Technical documentation writing
I’m about to write the technical documentation for the current project. I’ve already tried serveral formats for storing documents, but every one has disadvantages. What I need from the tool is:
- Have a WYSIWYG editor, because of the pointy-haired who needs to just open the file and see it.
- Allow collaboration over a Subversion code repository.
- Generate a PDF file.
- Generate a table of contents (TOC)
- If there’s no WYSIWYG, then it should allow easy code editing.

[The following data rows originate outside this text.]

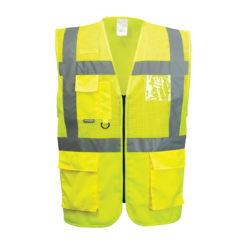 Kamizelka Ostrzegawcza Portwest C494 - do połowy siatkowa narzutka odblaskowa z odblaskami drogowa dla drogowców żółta pół siatkowana miejsce na id 1 klasa 471 przewiewna robocza ochronna odzież ubrania bhp z kieszeniami mocna żółta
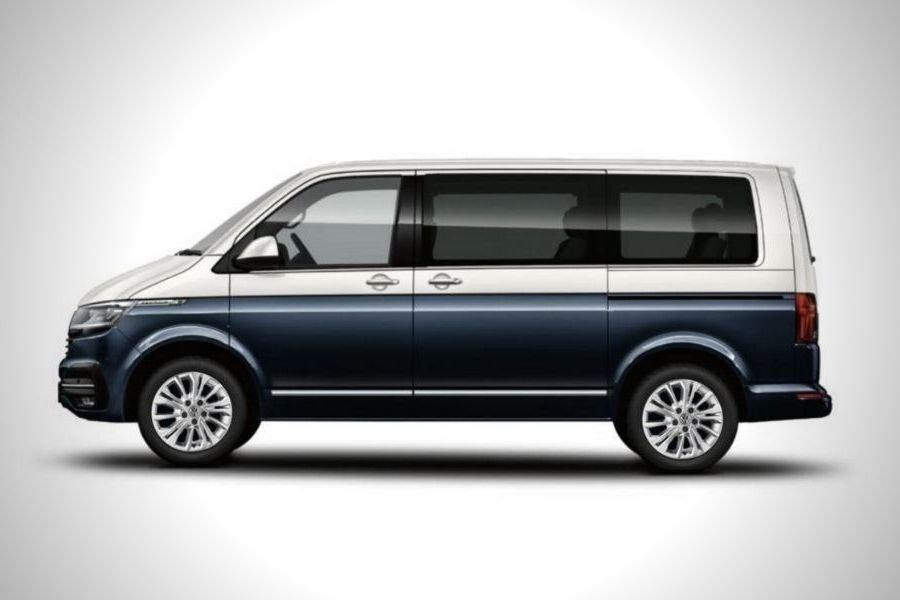 VW Multivan Kombi side
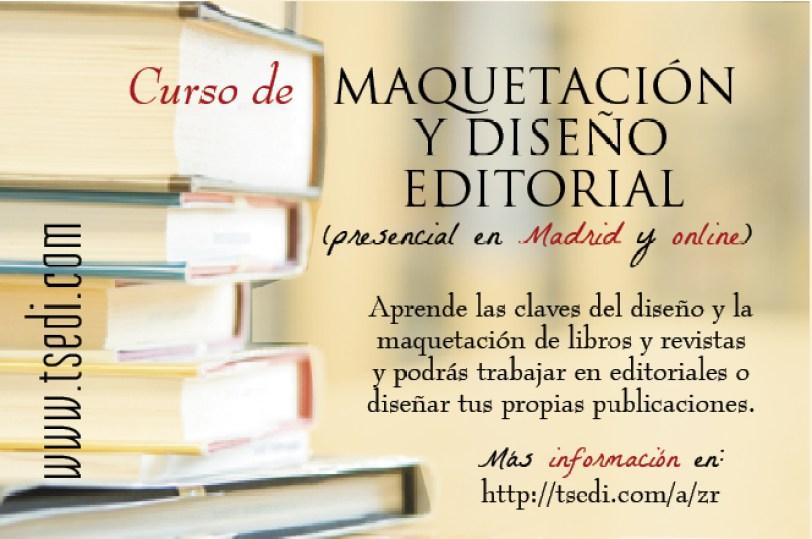 curso maquetacion y diseño editorial-Madrid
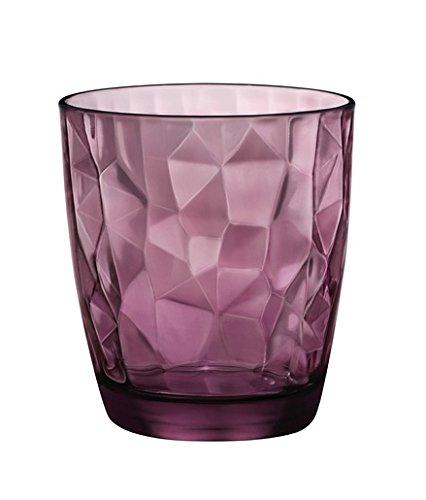 Bormioli set 3 bicchieri bicchiere trasparenti viola acqua bibita cocktail 30cl diamantati linea diamond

I considered many formats, but each of them has serious drawbacks. Here’s the lattice that shows it:
(Lattice created with conexp)
Tools
The perfect fit would be DocBook with a WYSIWYG editor. It has form of a repository-friendly XML code and it allows creation of nice looking PDF documents.
There are some tools for DocBook authoring, some of them tagged as WYSIWYG.
XXE
I checked XXE which was close to what I wanted, but I have doubts if it’s easy enough for the pointy-haired. Editing DocBook in XXE feels much like filling a form, and this is nice. What isn’t that nice is that it’s not that easy to add more fields to this form. There should a very straigh-forward way to add a new chapter or section, and maybe change order of sections. Unfortunately, XXE makes it confusing.
AbiWord
I don’t know why isn’t AbiWord listed there, because is able to read and write DocBook documents. It doesn’t support all of the DocBook features, but that’s OK. It allows to create headings, paragraphs and fragments of code. It’s able to write a valid DocBook document and then read it back.
So far, AbiWord seems to be the best fit. It is a WYSIWYG editor and it supports DocBook.
There’s only one thing I dislike about AbiWord’s DocBook support. A single paragraph of the document becomes a single line of the XML code and therefore is a single atom for the cource code repository. Should the paragraph be splitted into more lines, the code repository would allow nicer changes tracking. XXE does that, AbiWord doesn’t.